(TASK DESCRIPTION):
From the court excerpt on the joint family venture, extract everything from "[73] In addition" down to "partnership. ...", word for word.

(SOURCE):
▼▼▼

There was found to be no juristic reason for the benefit and deprivation, hence Ms. Kerr 
had established unjust enrichment. It should be noted that the court did not deal with 
Mr.Baranow’s counter-claim at this stage, but only at the remedy stage. 

Moving onto the appropriate remedy, Gerow J. had no difficulty find that the parties were 
engaged in a joint family venture and therefor that a monetary award based on 
proportionate share of assets accumulated during the course of the relationship would 
be appropriate: 

[66] The first issue is whether the parties engaged in a joint family venture. There can be no 
presumption of a joint family venture. At para. 89, Cromwell J. sets out four broad 
evidentiary headings to be considered in making this determination, namely: mutual effort; 
economic integration; actual intent; and priority of family. ... 

D. Mutual Effort 

[68] ... the evidence supports a finding that the parties worked as a team to build their lives 
together. They refinanced the Coleman property and Wall Street properties to take advantage 
of lower interest rates. As stated earlier, the claimant paid for the utilities, food and house 
insurance for the Coleman property during the time the respondent was paying off the 
mortgages registered against both properties. That allowed the respondent to use the bulk of 
his income to reduce the mortgages more quickly than he would otherwise have been able to 
do. As well, she did the majority of the shopping and cooking, which freed the respondent up 
to work more shifts to pay the mortgages off more quickly. 

[69] The parties worked together to plan, build and maintain their Wall Street property. ... 
The claimant continued to be responsible for the utilities and the food after they moved into 
the Wall Street property, and the respondent paid off the mortgage on the Wall Street 
property. ... 

E. Economic Integration 

[70] The parties did not have joint bank accounts; however, they did have the power of 
attorney over each other’s bank accounts from 1984 until 2006, when the claimant changed 


the power of attorney to her son. As well, the claimant acted as a guarantor for the mortgages 
on the Wall Street property and the Coleman property when the properties were refinanced to 
take advantage of a lower interest rate. As mentioned earlier, the respondent took advantage 
of tax savings resulting from the claimant’s disability. While their finances were not 
integrated, there is evidence that they placed importance on each other’s welfare by having 
joint powers of attorney, entering into joint mortgages, shared health and dental plans, and 
structured certain aspects of their tax identities as an integrated unit. 

F. Actual Intent 

[72] ...[I]t is clear from the evidence that both parties intended to build a dream house in 
which they could live out their lives together on the Wall Street property. They held 
themselves out as a couple, and shared dental and health plans. The length of their 
relationship spanned 25 years. 

[73] In addition to the above, the evidence shows that from the beginning of their 
relationship, the parties intentionally were focused on reducing debt, paying down the 
mortgages and building a life together on the Wall Street property. Both parties worked 
towards this common goal which is consistent with an actual intent to be involved in a joint 
family venture. 

G. Priority of Family 

[99] As I see it, giving priority to the family is not associated exclusively with the actions of 
the more financially dependent spouse. The spouse with the higher income may also make 
financial sacrifices (for example, foregoing a promotion for the benefit of family life), which 
may be indicative that the parties saw the relationship as a domestic and financial 
partnership. ...

▲▲▲

(DATASET EXTRACT):
▼▼▼

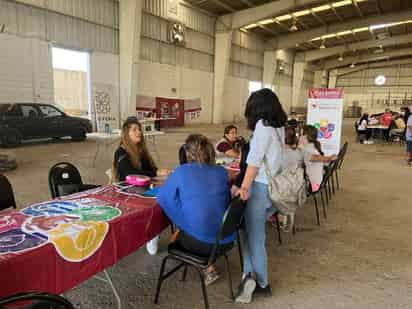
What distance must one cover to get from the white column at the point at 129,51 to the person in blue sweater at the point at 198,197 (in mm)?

▲▲▲

(TASK ANSWER):
[73] In addition to the above, the evidence shows that from the beginning of their 
relationship, the parties intentionally were focused on reducing debt, paying down the 
mortgages and building a life together on the Wall Street property. Both parties worked 
towards this common goal which is consistent with an actual intent to be involved in a joint 
family venture. 

G. Priority of Family 

[99] As I see it, giving priority to the family is not associated exclusively with the actions of 
the more financially dependent spouse. The spouse with the higher income may also make 
financial sacrifices (for example, foregoing a promotion for the benefit of family life), which 
may be indicative that the parties saw the relationship as a domestic and financial 
partnership. ...